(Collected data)

______

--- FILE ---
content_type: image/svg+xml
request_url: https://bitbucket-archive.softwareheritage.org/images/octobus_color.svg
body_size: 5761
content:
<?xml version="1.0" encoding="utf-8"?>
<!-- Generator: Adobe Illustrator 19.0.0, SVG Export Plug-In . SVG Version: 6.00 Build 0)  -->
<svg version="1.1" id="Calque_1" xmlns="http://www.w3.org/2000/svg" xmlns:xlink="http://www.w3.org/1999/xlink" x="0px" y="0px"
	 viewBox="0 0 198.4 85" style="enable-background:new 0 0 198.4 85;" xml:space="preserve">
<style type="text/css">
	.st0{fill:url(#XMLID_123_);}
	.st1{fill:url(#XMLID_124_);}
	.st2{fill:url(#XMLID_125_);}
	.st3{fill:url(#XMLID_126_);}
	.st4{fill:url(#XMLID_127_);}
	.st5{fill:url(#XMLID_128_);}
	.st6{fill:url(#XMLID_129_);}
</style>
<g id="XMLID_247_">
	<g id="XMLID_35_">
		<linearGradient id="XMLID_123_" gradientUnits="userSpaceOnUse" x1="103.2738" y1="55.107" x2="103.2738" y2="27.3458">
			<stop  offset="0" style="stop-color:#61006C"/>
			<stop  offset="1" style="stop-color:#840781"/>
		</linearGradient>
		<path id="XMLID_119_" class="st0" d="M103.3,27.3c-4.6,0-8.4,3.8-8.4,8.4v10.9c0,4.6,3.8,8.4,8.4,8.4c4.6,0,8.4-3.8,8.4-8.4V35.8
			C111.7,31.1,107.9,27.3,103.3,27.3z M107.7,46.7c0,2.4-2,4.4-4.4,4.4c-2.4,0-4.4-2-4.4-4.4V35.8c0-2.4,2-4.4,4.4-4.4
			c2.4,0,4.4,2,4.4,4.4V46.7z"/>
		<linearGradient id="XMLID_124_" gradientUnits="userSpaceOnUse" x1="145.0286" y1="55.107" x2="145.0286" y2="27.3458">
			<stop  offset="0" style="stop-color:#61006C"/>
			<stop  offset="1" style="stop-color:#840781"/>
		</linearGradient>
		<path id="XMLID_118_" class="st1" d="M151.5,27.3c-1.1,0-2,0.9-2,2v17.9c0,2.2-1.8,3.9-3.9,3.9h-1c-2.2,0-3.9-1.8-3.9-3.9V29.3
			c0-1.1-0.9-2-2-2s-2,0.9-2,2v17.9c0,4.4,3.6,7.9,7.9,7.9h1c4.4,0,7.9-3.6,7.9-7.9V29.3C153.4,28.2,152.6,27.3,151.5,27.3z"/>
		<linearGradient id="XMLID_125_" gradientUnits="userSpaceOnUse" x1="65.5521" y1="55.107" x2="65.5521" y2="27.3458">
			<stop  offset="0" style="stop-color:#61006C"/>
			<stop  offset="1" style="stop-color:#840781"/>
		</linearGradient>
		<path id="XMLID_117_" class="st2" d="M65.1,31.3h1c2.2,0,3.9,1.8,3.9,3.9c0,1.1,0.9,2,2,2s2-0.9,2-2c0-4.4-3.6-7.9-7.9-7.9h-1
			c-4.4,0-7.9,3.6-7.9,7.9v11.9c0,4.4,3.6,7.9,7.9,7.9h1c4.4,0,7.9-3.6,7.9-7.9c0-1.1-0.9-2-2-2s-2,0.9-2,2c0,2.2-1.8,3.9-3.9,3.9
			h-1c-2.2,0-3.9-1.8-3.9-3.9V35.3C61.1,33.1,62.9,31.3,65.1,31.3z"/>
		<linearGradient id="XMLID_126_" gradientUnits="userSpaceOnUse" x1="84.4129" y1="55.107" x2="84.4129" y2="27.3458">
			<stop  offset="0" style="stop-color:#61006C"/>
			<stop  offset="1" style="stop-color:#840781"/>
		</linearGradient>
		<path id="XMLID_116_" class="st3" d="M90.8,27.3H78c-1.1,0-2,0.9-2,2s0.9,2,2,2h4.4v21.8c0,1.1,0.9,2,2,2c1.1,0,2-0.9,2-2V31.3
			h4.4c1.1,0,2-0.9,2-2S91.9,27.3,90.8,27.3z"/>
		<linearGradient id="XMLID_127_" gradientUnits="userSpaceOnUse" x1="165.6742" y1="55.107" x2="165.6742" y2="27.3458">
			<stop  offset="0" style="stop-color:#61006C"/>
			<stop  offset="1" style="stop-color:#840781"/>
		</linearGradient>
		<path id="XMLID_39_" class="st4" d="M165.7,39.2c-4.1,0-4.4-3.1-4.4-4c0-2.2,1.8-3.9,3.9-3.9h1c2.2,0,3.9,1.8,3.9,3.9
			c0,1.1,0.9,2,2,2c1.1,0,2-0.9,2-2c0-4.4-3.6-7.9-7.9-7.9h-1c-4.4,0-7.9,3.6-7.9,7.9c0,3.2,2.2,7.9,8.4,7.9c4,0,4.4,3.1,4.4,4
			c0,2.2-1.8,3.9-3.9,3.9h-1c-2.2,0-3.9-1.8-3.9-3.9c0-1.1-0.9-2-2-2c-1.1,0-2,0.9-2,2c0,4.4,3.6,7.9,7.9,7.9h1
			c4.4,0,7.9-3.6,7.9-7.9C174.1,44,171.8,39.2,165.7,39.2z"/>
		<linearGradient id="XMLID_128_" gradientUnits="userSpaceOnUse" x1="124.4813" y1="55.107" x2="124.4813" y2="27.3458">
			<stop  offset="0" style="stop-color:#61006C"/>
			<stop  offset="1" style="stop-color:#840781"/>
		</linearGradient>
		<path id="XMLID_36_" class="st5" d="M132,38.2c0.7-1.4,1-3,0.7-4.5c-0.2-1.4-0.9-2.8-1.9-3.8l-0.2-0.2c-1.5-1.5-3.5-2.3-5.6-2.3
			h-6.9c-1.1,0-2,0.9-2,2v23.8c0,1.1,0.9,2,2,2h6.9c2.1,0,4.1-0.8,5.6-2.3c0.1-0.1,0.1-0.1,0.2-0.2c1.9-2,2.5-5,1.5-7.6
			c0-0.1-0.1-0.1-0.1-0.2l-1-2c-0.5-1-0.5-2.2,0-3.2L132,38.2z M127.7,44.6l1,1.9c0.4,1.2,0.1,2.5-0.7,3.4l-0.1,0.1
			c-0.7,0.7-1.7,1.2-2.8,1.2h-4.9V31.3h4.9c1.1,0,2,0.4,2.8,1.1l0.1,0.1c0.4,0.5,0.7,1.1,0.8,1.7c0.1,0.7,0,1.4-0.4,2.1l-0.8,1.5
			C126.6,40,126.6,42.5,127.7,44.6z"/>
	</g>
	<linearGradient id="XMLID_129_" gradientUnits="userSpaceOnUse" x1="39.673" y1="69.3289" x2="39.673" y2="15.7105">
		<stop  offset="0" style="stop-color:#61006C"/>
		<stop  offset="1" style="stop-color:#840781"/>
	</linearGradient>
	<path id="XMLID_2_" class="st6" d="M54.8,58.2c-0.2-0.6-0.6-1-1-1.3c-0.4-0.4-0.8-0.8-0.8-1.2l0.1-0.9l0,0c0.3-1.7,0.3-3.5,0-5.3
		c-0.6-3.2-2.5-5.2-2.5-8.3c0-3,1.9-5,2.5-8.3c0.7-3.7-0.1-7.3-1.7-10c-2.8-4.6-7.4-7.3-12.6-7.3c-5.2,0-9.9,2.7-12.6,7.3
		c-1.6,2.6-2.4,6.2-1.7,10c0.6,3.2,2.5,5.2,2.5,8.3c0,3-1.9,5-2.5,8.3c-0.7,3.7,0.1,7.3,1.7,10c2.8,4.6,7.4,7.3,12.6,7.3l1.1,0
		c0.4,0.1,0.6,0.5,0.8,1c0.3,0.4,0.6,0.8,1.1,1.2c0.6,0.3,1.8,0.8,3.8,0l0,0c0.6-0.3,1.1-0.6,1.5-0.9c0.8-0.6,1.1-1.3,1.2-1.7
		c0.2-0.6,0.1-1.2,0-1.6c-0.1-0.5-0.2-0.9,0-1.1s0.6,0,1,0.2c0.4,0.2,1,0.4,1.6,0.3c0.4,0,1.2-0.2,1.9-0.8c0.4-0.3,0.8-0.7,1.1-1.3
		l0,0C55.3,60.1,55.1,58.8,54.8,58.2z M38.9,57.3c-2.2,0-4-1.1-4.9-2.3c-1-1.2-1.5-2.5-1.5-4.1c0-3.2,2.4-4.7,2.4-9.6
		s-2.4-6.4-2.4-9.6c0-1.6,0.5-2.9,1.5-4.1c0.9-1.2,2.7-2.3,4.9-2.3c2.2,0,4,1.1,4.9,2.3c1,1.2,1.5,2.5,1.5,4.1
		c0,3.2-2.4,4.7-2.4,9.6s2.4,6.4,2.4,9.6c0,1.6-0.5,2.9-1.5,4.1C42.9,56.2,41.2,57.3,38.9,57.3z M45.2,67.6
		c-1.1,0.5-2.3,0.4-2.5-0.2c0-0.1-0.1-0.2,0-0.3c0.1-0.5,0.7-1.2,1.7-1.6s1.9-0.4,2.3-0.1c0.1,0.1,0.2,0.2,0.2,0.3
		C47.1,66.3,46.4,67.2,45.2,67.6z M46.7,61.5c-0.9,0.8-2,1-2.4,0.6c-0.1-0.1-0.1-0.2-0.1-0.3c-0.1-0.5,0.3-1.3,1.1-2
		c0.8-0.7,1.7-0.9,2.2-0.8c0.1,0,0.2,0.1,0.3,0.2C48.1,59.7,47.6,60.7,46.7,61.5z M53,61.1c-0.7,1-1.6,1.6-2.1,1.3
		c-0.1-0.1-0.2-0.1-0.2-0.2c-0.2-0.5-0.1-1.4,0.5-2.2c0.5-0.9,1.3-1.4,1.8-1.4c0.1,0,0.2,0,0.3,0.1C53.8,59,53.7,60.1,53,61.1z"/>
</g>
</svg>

______

* [Instructions to follow]
Report each line above that includes the string "fill".

* [Written answer]
	.st0{fill:url(#XMLID_123_);}
	.st1{fill:url(#XMLID_124_);}
	.st2{fill:url(#XMLID_125_);}
	.st3{fill:url(#XMLID_126_);}
	.st4{fill:url(#XMLID_127_);}
	.st5{fill:url(#XMLID_128_);}
	.st6{fill:url(#XMLID_129_);}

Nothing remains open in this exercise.